══ Exercise input

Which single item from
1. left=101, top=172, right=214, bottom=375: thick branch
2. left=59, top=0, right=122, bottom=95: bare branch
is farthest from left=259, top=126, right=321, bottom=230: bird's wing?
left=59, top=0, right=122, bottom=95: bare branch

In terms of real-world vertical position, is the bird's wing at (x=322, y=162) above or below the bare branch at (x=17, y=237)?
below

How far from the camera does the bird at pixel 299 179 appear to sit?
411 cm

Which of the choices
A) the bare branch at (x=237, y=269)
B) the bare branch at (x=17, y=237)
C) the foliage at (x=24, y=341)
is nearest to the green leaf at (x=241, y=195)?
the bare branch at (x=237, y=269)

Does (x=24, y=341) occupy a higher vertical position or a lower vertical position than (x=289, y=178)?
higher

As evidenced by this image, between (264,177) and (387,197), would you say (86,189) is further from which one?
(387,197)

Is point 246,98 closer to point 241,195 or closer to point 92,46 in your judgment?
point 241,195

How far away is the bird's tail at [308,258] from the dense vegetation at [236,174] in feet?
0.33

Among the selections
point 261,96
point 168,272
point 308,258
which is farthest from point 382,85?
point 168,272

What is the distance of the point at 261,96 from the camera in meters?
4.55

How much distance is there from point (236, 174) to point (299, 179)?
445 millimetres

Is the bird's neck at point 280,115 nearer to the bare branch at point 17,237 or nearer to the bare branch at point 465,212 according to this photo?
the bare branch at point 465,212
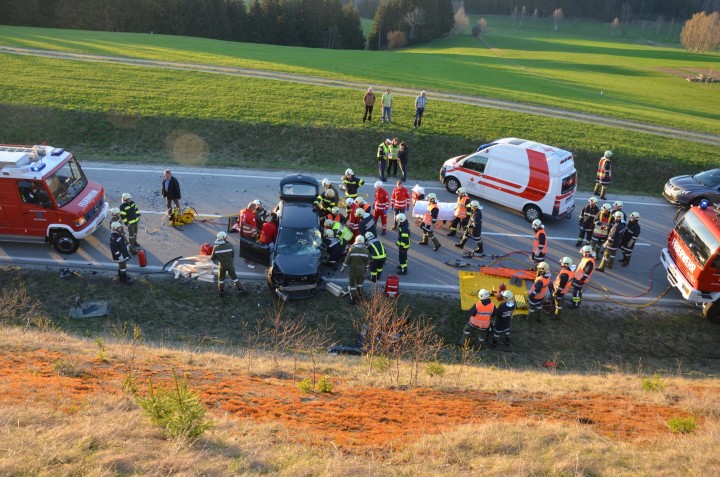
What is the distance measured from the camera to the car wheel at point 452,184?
19516 millimetres

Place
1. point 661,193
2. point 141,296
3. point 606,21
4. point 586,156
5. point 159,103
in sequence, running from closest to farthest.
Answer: point 141,296, point 661,193, point 586,156, point 159,103, point 606,21

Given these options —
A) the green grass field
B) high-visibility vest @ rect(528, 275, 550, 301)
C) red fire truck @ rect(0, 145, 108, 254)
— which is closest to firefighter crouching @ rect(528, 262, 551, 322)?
high-visibility vest @ rect(528, 275, 550, 301)

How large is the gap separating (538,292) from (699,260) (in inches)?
170

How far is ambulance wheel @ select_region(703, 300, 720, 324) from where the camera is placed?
527 inches

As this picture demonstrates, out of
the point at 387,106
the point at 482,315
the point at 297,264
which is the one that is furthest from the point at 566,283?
the point at 387,106

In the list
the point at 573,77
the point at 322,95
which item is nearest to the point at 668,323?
the point at 322,95

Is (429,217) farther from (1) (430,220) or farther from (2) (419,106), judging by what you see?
(2) (419,106)

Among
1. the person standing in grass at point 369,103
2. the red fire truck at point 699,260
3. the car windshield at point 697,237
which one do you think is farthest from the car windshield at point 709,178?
the person standing in grass at point 369,103

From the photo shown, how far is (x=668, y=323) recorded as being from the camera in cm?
1353

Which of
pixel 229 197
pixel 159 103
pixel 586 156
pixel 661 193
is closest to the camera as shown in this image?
pixel 229 197

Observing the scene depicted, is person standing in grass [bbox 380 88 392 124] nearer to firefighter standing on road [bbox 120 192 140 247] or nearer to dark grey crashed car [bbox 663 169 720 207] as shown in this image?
dark grey crashed car [bbox 663 169 720 207]

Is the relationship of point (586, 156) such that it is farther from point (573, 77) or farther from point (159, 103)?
point (573, 77)

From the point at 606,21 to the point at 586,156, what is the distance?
10706 centimetres

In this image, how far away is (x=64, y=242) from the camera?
47.3 ft
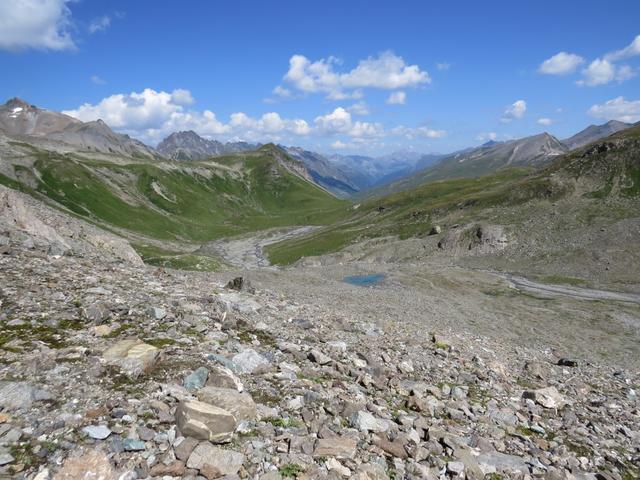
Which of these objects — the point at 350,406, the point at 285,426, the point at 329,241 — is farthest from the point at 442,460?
the point at 329,241

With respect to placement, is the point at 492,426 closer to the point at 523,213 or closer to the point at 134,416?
the point at 134,416

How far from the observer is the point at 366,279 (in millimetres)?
93375

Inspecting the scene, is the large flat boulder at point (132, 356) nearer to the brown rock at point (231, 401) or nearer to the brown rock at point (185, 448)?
the brown rock at point (231, 401)

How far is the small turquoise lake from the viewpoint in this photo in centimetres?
8910

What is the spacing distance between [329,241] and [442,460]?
139 m

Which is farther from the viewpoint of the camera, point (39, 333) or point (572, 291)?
point (572, 291)

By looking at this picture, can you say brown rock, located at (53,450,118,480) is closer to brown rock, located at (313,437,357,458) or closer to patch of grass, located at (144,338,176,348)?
brown rock, located at (313,437,357,458)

════

### To be done:
Write out the entries again, exactly as given, skipping any images.

### Written answer:
Which single item from
1. left=101, top=172, right=214, bottom=375: thick branch
2. left=59, top=0, right=122, bottom=95: bare branch
is farthest from left=259, top=126, right=321, bottom=230: bird's wing?
left=59, top=0, right=122, bottom=95: bare branch

In terms of real-world vertical position, is the bird's wing at (x=322, y=162) above or below the bare branch at (x=17, y=237)?
below

How far from the camera does the bird at pixel 299 179 appear to sit?
411 cm

Which of the choices
A) the bare branch at (x=237, y=269)
B) the bare branch at (x=17, y=237)
C) the foliage at (x=24, y=341)
is nearest to the green leaf at (x=241, y=195)?
the bare branch at (x=237, y=269)

Does (x=24, y=341) occupy a higher vertical position or a lower vertical position than (x=289, y=178)?
higher

As evidenced by this image, between (264,177) and (387,197), would you say (86,189) is further from which one?
(387,197)

Is point 246,98 closer to point 241,195 or closer to point 92,46 in your judgment?
point 241,195

How far away is the bird's tail at [308,258] from the dense vegetation at [236,174] in feet?
0.33

Among the selections
point 261,96
point 168,272
point 308,258
which is farthest from point 382,85?
point 168,272

What is the distance of the point at 261,96 from the camera in meters?
4.55

How much distance is there from point (236, 174) to point (299, 179)?
445 millimetres

Is the bird's neck at point 280,115 nearer to the bare branch at point 17,237 or nearer to the bare branch at point 465,212 according to this photo?
the bare branch at point 465,212
What is the distance measured from the camera to the car wheel at point 452,184?
19516 millimetres

Place
1. point 661,193
2. point 141,296
3. point 606,21
4. point 586,156
5. point 159,103
in sequence, running from closest to farthest.
Answer: point 141,296, point 661,193, point 586,156, point 159,103, point 606,21

Given these options —
A) the green grass field
B) high-visibility vest @ rect(528, 275, 550, 301)
C) red fire truck @ rect(0, 145, 108, 254)
— which is closest to firefighter crouching @ rect(528, 262, 551, 322)?
high-visibility vest @ rect(528, 275, 550, 301)

How large is the gap separating (538,292) from (699,260) (in inches)?
170

How far is ambulance wheel @ select_region(703, 300, 720, 324) from where the camera is placed?
527 inches

As this picture demonstrates, out of
the point at 387,106
the point at 482,315
the point at 297,264
which is the one that is furthest from the point at 566,283?
the point at 387,106

In the list
the point at 573,77
the point at 322,95
which item is nearest to the point at 668,323?
the point at 322,95

Is (429,217) farther from (1) (430,220) or farther from (2) (419,106), judging by what you see?
(2) (419,106)

Among
1. the person standing in grass at point 369,103
2. the red fire truck at point 699,260
3. the car windshield at point 697,237
which one do you think is farthest from the car windshield at point 709,178?
the person standing in grass at point 369,103

From the photo shown, how far is (x=668, y=323) recorded as being from the camera in cm?
1353

Which of
pixel 229 197
pixel 159 103
pixel 586 156
pixel 661 193
is closest to the camera as shown in this image?
pixel 229 197

Observing the scene depicted, is person standing in grass [bbox 380 88 392 124] nearer to firefighter standing on road [bbox 120 192 140 247] or nearer to dark grey crashed car [bbox 663 169 720 207] as shown in this image?
dark grey crashed car [bbox 663 169 720 207]

Is the relationship of point (586, 156) such that it is farther from point (573, 77) or farther from point (159, 103)?
point (573, 77)

From the point at 606,21 to the point at 586,156, what is the distance?
10706 centimetres

In this image, how far away is (x=64, y=242) from the camera?
47.3 ft
Which of these objects — the point at 350,406, the point at 285,426, the point at 329,241 — is farthest from the point at 442,460?
the point at 329,241

With respect to placement, is the point at 492,426 closer to the point at 523,213 or closer to the point at 134,416?
the point at 134,416

How far from the observer is the point at 366,279 (in millimetres)?
93375

Inspecting the scene, is the large flat boulder at point (132, 356) nearer to the brown rock at point (231, 401) or nearer to the brown rock at point (185, 448)?
the brown rock at point (231, 401)

How far is the small turquoise lake from the viewpoint in this photo in centimetres?
8910

What is the spacing distance between [329,241] and [442,460]?
139 m

Which is farther from the viewpoint of the camera, point (39, 333) or point (572, 291)?
point (572, 291)

By looking at this picture, can you say brown rock, located at (53,450,118,480) is closer to brown rock, located at (313,437,357,458) or closer to patch of grass, located at (144,338,176,348)?
brown rock, located at (313,437,357,458)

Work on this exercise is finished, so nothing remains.